Dalam langkah yang belum ada presedennya dalam sejarah AS, dewan juri di New York, Kamis (30/3) memutuskan untuk mendakwa Trump dengan tuduhan-tuduhan yang terkait dengan pembayaran uang tutup mulut untuk seorang bintang porno dalam kampanye kepresidenannya tahun 2016.

Dakwaan yang telah banyak diantisipasi itu muncul sementara Trump berupaya kembali ke Gedung Putih setelah ia kalah dalam upaya sebelumnya untuk terpilih kembali dalam pemilu 2020.

Ia menjadi mantan presiden pertama dan satu-satunya kandidat presiden AS yang dikenai dakwaan.

Surat dakwaan belum diungkapkan dan belum jelas tindak pidana apa serta berapa banyak dakwaan yang diajukan terhadap Trump.

CNN melaporkan bahwa mantan presiden itu dikenai lebih dari 30 dakwaan.

VOA tidak dapat mengukuhkan laporan tersebut.

Dalam sebuah pernyataan, kantor Jaksa Wilayah (DA) Manhattan Alvin Bragg mengatakan telah menghubungi pengacara Trump “untuk mengoordinasikan penyerahan dirinya ke Kantor DA Manhattan untuk menghadapi dakwaan Mahkamah Agung New York.” Pengacara Trump Joe Tacopina mengatakan mantan presiden itu kemungkinan besar akan menghadap pengadilan awal pekan depan.

Kehadiran Trump di pengadilan itu dapat berlangsung sedini Selasa, lapor beberapa media yang mengutip beberapa sumber yang tidak disebut namanya.

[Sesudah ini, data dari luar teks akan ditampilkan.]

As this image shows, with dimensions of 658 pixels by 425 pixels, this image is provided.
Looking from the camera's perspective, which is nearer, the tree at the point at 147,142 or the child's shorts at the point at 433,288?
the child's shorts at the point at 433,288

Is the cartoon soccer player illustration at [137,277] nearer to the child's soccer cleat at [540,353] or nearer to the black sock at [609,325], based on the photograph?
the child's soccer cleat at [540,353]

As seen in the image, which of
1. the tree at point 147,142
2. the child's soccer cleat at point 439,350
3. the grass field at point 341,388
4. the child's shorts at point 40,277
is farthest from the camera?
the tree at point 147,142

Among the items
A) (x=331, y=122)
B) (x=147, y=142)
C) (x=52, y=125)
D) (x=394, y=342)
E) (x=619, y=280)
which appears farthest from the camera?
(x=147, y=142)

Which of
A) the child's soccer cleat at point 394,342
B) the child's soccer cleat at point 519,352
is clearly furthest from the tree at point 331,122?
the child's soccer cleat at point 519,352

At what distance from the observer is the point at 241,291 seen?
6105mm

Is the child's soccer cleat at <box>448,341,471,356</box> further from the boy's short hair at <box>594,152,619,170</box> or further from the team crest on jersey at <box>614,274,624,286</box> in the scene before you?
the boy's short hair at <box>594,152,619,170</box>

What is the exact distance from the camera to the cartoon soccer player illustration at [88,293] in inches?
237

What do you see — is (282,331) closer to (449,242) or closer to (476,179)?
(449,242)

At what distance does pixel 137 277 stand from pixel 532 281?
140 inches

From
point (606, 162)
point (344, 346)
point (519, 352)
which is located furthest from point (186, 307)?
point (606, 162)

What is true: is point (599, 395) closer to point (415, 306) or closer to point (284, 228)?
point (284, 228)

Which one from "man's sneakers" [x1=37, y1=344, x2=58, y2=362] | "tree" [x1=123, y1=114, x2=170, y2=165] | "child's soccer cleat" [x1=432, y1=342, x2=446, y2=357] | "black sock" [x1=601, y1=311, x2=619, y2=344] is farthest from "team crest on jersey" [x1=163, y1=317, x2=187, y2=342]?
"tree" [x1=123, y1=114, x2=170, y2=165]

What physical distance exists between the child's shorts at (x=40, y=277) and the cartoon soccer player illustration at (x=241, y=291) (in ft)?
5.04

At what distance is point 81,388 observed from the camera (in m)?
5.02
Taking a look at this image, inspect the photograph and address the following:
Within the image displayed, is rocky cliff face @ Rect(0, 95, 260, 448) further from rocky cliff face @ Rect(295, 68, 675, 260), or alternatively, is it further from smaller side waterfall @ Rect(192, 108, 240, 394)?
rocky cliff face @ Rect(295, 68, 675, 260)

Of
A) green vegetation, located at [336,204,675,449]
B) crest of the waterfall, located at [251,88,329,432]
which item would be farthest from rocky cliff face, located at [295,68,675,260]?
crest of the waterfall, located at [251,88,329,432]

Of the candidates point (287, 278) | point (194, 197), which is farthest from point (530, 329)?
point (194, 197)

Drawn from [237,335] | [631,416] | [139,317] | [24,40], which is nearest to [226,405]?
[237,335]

Untuk menyerahkan diri, Trump yang bermukim di Florida, harus melakukan perjalanan ke New York dengan disertai pengawal dari Secret Service.

Begitu dalam tahanan, foto dan sidik jarinya akan diambil sebelum ia menghadap hakim dan dibebaskan dengan jaminan.

Dalam pernyataannya, Trump, yang membantah melakukan pelanggaran apa pun dalam kasus ini, mengatakan bahwa dakwaan terhadapnya merupakan bagian dari upaya lama Demokrat mencari-cari kesalahan untuk menghancurkan gerakannya “Membuat Amerika Kembali Hebat.” “Ini adalah Persekusi Politik dan Campur Tangan Pemilu pada tingkat tertinggi dalam sejarah,” tulis mantan presiden itu.

“Demokrat telah berbohong, curang dan mencuri dalam obsesi mereka yang berupaya untuk “Menarget Trump,” tetapi kini mereka telah melakukan sesuatu yang tidak terpikirkan, mendakwa orang yang sama sekali tidak bersalah dalam tindakan terang-terangan mencampuri pemilu.” Bukannya merugikan pencalonannya, Trump mengatakan dakwaan itu justru “akan menjadi bumerang besar bagi (Presiden) Joe Biden.” Pekan lalu, dalam tulisan di platform media sosalnya Truth Social, Trump memperingatkan mengenai “potensi kematian dan kehancuran” jika ia didakwa, suatu pernyataan yang oleh para kritikus dianggap sebagai hasutan untuk melakukan kekerasan.

Dakwaan tersebut, meskipun diperkirakan luas, memicu kecaman di sekitar Washington.

“Keterlaluan,” cuit Jim Jordan, anggota Kongres dari partai Republik dan pendukung setia Trump.

Ketua DPR AS, anggota partai Republi, Kevin McCarthy, menuduh Bragg menggunakan sistem peradilan untuk melawan Trump.

Ia menyatakan tekad bahwa DPR akan menuntut pertanggungjawaban atas “penyalahgunaan kekuasaan Bragg yang belum pernah terjadi sebelumnya.

Anggota partai Republik lainnya yang tidak terlalu dekat dengan Trump juga sama-sama beranggapan bahwa penuntutan itu bermotif politik.

Partai Demokrat sebaliknya, mereka menyatakan mendukung penuntutan itu.

Dalam sebuah pernyataan, mantan ketua DPR dari partai Demokrat Nancy Pelosi menulis bahwa dewan juri “telah bertindak sesuai fakta dan hukum.” “Tidak ada seorang pun yang kebal hukum, dan setiap orang memiliki hak untuk diadili guna membuktikan diri tidak bersalah,” tulisnya.

“Mudah-mudahan, mantan Presiden akan menghormati dengan baik sistem yang memberinya hak itu.”